Witold Pilecki and his Commander Major Włodarkiewicz, co-founded the Secret Polish Army TAP), one of the first Polish underground organizations in Poland. Pilecki became organizational commander of TAP which expanded throughout Warsaw,  Siedlce, Radom, Lublin, and other major cities of central Poland. TAP had approximately  8,000 men (more than half of them armed), some 20 machine guns and several anti-tank rifles.  Later, TAP was incorporated into the Union for Armed Struggle (Związek Walki Zbrojnej), and later renamed as the Home Army (Armia Krajowa, or AK) Witold Pilecki was a Polish cavalry officer, intelligence agent and resistance leader. He served as a Rotmistrz (captain) with the Polish Army in the Polish-Soviet War, Second Polish Republic, and World War II.   During World War II, he volunteered for an underground resistance operation in which he allowed himself to be captured and imprisoned in the Auschwitz death camp. His mission was to gather intelligence on the Nazi German operations, and to later escape. While in the camp, Pilecki organized a resistance movement and in 1941 informed the Allies of the atrocities that were occurring in Auschwitz.

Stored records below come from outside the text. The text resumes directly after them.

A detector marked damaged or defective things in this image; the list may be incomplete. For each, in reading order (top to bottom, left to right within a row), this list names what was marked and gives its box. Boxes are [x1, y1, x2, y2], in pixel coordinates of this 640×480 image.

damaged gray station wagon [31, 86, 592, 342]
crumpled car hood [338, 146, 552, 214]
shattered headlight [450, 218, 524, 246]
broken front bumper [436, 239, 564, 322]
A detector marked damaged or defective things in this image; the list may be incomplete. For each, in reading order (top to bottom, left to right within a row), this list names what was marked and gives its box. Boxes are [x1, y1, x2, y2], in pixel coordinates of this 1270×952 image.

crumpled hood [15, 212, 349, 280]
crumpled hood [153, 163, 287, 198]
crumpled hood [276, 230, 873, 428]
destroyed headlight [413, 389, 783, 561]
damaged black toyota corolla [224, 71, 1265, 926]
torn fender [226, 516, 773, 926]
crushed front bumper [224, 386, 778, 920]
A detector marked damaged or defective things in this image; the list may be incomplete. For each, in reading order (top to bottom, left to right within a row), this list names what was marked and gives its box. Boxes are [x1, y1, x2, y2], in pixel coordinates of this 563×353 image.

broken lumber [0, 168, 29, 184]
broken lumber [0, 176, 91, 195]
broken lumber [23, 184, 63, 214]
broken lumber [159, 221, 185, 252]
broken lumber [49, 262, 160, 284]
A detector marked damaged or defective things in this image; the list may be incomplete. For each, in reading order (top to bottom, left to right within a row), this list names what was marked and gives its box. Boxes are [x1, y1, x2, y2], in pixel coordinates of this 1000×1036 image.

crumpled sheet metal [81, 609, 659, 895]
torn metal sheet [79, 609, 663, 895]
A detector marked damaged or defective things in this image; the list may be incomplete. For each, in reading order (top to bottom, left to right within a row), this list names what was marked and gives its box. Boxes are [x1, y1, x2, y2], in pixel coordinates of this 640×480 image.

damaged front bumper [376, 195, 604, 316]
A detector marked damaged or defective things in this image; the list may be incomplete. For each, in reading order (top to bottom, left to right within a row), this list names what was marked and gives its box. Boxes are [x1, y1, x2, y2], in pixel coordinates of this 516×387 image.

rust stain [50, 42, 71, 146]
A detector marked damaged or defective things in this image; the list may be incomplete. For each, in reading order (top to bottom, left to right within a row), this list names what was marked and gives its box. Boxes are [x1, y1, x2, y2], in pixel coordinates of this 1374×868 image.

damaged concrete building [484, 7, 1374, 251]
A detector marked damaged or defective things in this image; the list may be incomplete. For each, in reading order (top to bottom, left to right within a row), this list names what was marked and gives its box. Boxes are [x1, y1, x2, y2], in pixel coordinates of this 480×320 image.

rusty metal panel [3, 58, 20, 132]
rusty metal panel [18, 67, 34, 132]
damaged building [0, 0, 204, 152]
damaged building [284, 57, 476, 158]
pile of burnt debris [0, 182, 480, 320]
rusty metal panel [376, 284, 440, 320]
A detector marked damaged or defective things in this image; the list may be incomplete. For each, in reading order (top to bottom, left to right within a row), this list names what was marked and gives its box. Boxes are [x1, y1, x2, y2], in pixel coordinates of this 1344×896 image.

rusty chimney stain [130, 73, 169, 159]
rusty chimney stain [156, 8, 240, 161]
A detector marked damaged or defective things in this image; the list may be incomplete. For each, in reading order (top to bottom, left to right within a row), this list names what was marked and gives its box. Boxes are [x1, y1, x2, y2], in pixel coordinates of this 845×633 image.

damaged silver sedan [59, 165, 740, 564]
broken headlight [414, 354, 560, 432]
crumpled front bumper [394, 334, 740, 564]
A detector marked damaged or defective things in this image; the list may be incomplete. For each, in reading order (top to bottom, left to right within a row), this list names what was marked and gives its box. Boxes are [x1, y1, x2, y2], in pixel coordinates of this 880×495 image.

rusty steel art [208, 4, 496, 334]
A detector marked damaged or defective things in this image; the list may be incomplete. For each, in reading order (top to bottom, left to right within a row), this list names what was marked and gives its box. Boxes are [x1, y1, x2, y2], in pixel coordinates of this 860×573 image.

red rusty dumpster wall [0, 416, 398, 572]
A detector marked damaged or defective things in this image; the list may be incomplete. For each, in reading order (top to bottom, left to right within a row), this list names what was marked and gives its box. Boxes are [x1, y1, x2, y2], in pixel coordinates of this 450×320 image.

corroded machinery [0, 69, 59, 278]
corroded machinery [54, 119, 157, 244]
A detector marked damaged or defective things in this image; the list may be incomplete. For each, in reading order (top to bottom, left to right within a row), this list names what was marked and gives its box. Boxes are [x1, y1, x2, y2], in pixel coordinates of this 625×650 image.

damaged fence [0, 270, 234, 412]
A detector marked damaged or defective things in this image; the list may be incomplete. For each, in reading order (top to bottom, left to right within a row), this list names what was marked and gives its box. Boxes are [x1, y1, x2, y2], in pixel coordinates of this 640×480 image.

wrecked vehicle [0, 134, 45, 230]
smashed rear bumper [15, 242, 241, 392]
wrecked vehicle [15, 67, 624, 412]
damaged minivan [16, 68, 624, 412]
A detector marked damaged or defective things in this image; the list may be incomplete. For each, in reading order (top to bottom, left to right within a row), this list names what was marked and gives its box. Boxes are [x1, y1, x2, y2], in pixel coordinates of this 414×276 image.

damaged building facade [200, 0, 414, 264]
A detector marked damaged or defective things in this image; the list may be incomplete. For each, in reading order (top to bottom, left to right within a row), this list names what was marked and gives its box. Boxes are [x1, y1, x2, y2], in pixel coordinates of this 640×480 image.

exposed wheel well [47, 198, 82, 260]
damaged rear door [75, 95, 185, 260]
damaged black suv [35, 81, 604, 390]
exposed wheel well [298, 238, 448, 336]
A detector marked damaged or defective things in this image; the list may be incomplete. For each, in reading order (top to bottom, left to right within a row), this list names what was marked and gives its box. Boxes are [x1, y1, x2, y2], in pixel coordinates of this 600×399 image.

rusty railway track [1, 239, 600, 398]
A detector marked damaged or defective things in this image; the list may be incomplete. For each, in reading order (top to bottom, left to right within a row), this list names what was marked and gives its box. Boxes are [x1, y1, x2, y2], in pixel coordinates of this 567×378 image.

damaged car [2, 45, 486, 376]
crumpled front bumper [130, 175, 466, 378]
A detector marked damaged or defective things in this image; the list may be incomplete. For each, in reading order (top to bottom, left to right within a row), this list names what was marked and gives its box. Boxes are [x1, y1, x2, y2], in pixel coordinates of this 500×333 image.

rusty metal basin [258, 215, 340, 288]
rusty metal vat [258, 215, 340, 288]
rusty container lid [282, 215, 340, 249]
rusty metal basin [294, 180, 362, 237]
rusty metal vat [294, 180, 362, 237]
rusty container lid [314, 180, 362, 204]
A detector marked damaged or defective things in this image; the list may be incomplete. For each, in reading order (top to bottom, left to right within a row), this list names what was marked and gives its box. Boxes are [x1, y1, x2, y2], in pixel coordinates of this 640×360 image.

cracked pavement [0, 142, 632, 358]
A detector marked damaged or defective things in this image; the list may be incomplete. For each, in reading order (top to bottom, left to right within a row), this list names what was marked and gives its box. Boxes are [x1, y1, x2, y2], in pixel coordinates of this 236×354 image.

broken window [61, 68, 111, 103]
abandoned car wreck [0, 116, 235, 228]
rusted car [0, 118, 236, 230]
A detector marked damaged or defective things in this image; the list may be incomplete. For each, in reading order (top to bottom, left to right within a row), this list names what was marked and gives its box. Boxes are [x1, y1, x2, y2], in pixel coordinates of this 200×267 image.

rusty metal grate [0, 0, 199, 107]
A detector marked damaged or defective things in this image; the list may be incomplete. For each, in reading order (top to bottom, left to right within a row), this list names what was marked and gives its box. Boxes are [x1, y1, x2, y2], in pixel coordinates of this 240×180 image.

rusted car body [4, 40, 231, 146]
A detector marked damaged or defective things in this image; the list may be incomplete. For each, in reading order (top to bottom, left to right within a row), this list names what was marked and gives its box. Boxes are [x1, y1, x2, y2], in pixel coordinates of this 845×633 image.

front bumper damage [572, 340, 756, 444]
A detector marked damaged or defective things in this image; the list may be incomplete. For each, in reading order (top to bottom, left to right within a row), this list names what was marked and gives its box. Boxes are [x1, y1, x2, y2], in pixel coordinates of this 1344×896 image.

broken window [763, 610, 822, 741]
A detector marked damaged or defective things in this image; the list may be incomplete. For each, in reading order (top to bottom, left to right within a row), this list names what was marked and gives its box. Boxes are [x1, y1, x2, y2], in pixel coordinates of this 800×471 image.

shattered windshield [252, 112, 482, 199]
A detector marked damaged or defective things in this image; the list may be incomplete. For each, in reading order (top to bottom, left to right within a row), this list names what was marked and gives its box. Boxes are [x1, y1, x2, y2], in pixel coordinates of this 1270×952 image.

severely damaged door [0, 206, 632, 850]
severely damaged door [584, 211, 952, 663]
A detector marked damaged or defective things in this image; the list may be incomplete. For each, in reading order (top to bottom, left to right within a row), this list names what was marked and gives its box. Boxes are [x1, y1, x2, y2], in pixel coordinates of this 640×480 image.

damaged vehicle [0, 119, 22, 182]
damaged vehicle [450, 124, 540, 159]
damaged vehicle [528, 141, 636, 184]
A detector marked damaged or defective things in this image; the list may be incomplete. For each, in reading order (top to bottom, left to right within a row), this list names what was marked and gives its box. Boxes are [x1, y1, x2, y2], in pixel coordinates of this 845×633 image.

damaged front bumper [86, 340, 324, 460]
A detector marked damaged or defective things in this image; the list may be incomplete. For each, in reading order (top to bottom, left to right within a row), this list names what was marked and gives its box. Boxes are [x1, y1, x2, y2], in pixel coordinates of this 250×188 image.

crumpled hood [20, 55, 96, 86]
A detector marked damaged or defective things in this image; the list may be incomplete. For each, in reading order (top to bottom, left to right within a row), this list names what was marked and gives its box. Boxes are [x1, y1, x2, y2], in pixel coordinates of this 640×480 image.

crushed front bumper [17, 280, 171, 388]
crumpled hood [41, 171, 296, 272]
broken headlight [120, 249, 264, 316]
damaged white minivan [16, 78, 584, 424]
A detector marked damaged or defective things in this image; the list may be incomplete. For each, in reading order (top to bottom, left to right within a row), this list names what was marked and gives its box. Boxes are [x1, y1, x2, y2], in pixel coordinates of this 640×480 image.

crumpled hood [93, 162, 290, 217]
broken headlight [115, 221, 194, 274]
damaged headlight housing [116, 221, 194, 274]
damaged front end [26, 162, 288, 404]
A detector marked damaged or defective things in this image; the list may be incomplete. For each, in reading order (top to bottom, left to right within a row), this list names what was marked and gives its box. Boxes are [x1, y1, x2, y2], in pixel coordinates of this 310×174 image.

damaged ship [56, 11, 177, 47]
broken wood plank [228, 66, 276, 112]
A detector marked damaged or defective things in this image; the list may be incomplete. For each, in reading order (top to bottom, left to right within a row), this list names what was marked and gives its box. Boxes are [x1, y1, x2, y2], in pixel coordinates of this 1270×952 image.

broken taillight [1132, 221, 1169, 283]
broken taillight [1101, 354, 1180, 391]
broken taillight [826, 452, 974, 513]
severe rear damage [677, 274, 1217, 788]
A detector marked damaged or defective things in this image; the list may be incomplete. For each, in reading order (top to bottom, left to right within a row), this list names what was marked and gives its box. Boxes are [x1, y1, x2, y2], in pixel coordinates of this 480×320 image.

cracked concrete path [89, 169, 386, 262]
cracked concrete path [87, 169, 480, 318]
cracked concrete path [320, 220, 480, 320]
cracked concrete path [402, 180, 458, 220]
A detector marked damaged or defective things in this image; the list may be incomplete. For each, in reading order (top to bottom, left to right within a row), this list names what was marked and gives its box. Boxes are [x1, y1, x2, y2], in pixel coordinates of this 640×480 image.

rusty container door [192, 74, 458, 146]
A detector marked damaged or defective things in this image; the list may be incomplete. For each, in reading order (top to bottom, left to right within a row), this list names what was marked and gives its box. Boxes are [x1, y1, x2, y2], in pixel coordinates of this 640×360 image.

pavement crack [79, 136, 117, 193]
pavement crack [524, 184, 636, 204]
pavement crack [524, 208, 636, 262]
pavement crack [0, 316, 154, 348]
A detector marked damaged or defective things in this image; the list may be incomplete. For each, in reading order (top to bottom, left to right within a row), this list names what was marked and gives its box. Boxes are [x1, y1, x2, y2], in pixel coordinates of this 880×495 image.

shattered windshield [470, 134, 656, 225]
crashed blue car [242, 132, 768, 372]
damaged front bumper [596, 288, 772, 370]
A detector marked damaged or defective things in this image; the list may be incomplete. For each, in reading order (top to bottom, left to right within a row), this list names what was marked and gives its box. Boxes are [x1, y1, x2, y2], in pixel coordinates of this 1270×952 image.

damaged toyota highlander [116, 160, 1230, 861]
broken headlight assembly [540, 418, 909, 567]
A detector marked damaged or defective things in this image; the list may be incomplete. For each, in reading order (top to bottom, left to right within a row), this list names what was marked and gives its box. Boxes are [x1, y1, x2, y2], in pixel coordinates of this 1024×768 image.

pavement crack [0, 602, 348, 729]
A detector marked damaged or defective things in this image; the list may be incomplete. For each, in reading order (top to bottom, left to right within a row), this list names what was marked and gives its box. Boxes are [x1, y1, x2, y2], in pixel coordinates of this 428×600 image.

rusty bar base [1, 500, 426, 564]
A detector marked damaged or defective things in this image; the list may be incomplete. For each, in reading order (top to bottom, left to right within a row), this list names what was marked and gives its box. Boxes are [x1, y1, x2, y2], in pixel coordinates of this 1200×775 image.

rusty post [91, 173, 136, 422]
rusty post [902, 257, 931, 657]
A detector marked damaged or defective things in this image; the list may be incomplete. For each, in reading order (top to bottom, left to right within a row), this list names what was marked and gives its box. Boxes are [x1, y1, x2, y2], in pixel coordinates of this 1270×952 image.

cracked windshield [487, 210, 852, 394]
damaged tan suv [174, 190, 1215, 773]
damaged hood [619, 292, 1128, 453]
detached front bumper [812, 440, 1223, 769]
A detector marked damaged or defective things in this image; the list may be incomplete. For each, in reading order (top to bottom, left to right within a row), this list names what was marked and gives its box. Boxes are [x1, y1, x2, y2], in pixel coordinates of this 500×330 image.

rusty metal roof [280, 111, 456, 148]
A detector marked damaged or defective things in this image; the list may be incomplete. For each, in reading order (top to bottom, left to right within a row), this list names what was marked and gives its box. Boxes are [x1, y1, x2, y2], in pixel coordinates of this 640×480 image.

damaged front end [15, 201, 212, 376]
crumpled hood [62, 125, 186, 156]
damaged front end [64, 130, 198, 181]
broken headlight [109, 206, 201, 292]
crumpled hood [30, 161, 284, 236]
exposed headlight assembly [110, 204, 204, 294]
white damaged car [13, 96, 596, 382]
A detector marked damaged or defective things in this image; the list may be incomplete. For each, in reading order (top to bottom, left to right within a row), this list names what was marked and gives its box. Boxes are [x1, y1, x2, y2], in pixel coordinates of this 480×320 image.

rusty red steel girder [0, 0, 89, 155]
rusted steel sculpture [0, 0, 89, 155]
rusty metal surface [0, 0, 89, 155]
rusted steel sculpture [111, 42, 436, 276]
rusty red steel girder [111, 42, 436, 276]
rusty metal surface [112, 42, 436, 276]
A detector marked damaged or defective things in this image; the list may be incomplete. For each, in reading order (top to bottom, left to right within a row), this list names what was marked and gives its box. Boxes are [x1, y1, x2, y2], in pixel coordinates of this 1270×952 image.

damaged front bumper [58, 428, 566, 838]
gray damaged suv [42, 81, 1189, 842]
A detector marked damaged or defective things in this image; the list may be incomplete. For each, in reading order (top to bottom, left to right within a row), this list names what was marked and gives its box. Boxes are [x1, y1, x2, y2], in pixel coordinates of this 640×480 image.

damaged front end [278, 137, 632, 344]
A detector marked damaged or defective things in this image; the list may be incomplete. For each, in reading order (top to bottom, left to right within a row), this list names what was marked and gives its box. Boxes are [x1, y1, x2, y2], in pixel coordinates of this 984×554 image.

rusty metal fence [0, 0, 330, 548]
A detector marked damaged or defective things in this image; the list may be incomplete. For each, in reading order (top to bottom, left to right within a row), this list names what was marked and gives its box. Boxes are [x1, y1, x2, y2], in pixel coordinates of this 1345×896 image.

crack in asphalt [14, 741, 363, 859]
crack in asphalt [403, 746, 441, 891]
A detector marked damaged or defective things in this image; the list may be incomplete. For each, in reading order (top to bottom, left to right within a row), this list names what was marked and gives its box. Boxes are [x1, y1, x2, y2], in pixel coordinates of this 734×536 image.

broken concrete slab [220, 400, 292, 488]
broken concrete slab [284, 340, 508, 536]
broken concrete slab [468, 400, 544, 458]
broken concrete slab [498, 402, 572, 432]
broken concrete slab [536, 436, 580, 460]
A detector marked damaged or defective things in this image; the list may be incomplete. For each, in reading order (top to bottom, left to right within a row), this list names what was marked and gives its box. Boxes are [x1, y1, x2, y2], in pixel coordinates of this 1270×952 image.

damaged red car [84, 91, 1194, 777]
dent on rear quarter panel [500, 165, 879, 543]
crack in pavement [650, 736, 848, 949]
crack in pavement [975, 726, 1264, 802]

His report, which eventually became published, was the first comprehensive intel report on the camp and the Holocaust.  (Editors note:  I strongly urge you to read Pilecki's book, "The Auschwitz Volunteer: Beyond Bravery" It can be purchased from Amazon online, or you may find it in university libraries.)


1989

The Fall of the Berlin Wall:   The infamous wall began to fall on the evening of November 9, 1989, continuing on for several weeks.  East Germans, nicknamed Mauerspechte (translation: Wall Woodpeckers) used whatever tools they could find to chip off bits of the wall to keep as souvenirs, and in the process, massive sections of the wall were eventually demolished, and inadvertently opened numerous unofficial border crossings. Enormous crowds rallied on both sides of the wall, and waited for hours to cheer the bulldozers that tore down portions of the Wall and reconnect the divided roads.  Before the Wall was constructed, approximately 3.5 million East Germans ignored Soviet emigration restrictions, and attempted to defect to West Germany and other European countries.  From 1961 to 1989 the Wall prevented almost all such emigration, but despite the dangers, 100,000 East Germans attempted to escape and over 5,000 people succeeded in escaping over the Wall. The death toll was estimated to have ranged from 136 to 200 in and around Berlin. The East German government gave "shooting orders" to border guards in controlling the actions of defectors.  In an order dated October 1973, discovered much later by researchers, the guards were indeed  instructed to shoot to kill, and that the defectors were considered criminals that needed to be shot. An excerpt of the order read as follows:  "Do not hesitate to use your firearm, not even when the border is breached in the company of women and children, which is a tactic the traitors have often used"   If an escapee was wounded in the attempt to make a crossing, and  lay on the death strip, no Westerners could dare intervene to help the person, no matter how close they were to the Western wall; the fear was so great that any rescue attempt would trigger a barrage of fire power from the  "Grepos" (border guards).  The Grepos would allow "fugitives" to bleed to death in the middle of this hell.  So many people attempted to escape yet failed, and many died trying.  Peter Fechter, a young man of 18 years of age died on August 17, 1962. He was shot as he attempted the crossing and bled to death in full view of the Western media.